Subiendo al Sur est une survivante parmi les nombreuses autres coopératives de travail associé créées par des immigrants. Ainsi à Valence avant la crise la Federación Valenciana de Cooperativas de Trabajo Asociado (FEVECTA) avait conclu un accord avec une association d’immigrants pour les aider à créer des coopératives. Des 17 coopératives créées par cet accord seules quatre sont encore en vie et actives aujourd’hui.
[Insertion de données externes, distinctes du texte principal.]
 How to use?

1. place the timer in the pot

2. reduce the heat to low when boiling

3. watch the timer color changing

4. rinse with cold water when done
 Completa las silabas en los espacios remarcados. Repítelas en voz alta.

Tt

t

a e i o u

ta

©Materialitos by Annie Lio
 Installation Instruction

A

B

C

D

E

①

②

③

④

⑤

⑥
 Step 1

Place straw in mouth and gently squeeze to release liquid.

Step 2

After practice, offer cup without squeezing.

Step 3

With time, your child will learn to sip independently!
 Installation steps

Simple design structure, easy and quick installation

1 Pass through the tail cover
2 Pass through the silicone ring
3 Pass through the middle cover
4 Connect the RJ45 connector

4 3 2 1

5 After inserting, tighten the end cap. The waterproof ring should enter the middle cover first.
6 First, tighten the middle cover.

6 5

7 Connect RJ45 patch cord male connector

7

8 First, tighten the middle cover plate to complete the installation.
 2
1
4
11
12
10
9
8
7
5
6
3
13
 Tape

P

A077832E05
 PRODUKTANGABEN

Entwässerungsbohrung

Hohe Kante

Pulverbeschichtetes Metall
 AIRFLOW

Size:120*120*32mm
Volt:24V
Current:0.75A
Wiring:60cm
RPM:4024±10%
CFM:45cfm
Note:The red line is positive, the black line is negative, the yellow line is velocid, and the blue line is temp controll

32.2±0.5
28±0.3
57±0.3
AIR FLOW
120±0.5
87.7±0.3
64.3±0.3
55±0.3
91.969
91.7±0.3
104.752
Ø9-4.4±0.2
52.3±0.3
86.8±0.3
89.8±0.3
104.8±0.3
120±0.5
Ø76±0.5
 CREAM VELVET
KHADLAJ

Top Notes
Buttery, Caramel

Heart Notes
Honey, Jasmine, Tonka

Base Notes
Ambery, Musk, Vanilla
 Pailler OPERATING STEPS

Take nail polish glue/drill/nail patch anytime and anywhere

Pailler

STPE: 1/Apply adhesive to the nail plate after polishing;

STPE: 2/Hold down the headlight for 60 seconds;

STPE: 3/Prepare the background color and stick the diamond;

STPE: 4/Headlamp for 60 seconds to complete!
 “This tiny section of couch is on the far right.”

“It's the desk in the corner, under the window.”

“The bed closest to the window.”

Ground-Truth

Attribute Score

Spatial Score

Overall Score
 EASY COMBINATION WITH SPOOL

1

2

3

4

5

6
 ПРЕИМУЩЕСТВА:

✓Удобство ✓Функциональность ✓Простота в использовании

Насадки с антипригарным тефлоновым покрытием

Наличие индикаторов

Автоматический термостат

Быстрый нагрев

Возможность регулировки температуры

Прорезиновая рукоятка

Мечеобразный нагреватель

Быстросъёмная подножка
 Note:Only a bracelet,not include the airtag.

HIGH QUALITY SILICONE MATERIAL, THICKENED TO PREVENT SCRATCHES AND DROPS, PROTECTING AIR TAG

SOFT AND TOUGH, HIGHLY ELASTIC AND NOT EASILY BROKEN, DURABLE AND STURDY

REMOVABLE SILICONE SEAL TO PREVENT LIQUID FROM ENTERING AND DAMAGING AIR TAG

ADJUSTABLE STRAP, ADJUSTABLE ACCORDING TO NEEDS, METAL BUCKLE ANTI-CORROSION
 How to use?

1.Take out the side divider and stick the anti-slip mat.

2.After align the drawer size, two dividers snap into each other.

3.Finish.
Pour les immigrants, la situation économique défavorable est une autre incitation à retourner dans leur pays parce qu’en Espagne ils doivent faire face au problème du déracinement et aux inconvénients de l’adaptation à une culture différente.
La crise a amené de nombreux immigrants à quitter l’Espagne comme l’indique le magazine Alternativas Económicas  : 231 000 ressortissants étrangers ont quitté l’Espagne entre 2012 et 2014.

Outre les difficultés économiques rencontrées par les coopératives, un autre élément qui a eu un impact sur leur vie et a conduit de nombreux immigrants à sentir qu’ils étaient « invités » à quitter le pays, fut la mise en œuvre 2012 du Real Decreto Ley, mené par le Parti Populaire et qui dénie aux immigrants l’accès aux services de santé. Si un immigrant vivant aujourd’hui en Espagne souhaitait réunir sa famille, par exemple en faisant venir ses parents en Espagne, ceux-ci n’auraient pas accès aux soins de la santé publique et seraient également détournés du secteur privé parce que les compagnies d’assurance maladie refusent de couvrir les personnes âgées.

Même si certaines coopératives continuent à survivre comme c’est le cas de Subiendo al Sur, si la rémunération n’est pas suffisante les immigrants sentent qu’ils n’ont pas de racines en Espagne, qu’ils ne peuvent pas y faire venir leurs proches et, finalement, ils ont le sentiment que la meilleure chose à faire pour eux est de rentrer à la maison.